To do: From the records below, output exactly the lines running from the line containing "scientific name: Connochaetes taurinus" through the line containing "label granularity: sequence-level", and no others.

Records for processing:
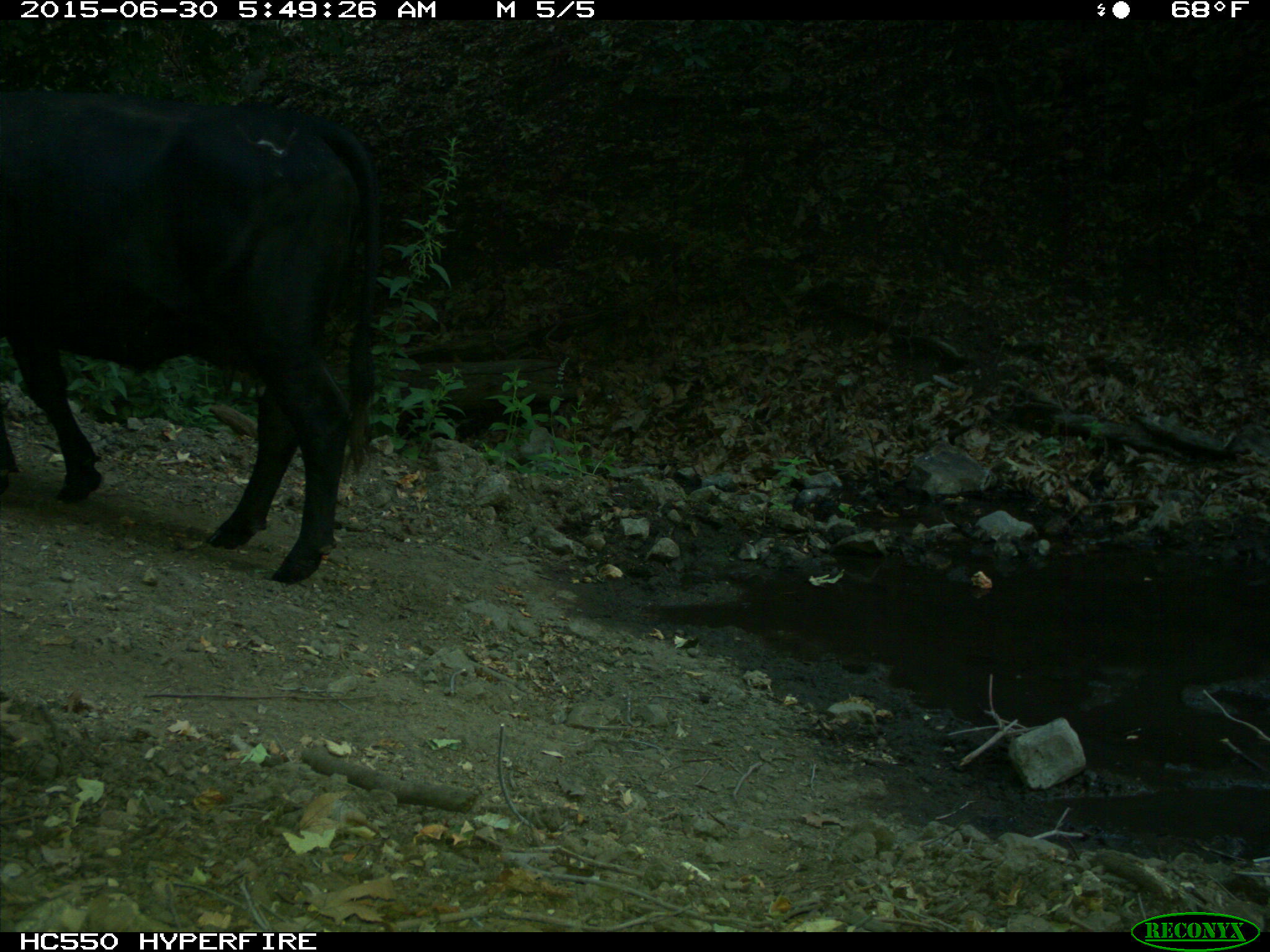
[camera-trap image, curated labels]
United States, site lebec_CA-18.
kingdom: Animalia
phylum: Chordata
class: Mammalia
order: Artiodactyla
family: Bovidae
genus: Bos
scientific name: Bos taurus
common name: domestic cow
...
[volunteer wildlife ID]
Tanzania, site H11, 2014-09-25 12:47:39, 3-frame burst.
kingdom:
* * *
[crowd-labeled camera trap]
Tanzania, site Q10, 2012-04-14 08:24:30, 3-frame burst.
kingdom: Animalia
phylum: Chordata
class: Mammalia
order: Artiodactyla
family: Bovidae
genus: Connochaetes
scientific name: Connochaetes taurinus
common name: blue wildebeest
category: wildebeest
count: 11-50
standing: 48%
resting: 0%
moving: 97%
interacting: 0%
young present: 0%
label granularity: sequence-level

Result of the exercise:
scientific name: Connochaetes taurinus
common name: blue wildebeest
category: wildebeest
count: 11-50
standing: 48%
resting: 0%
moving: 97%
interacting: 0%
young present: 0%
label granularity: sequence-level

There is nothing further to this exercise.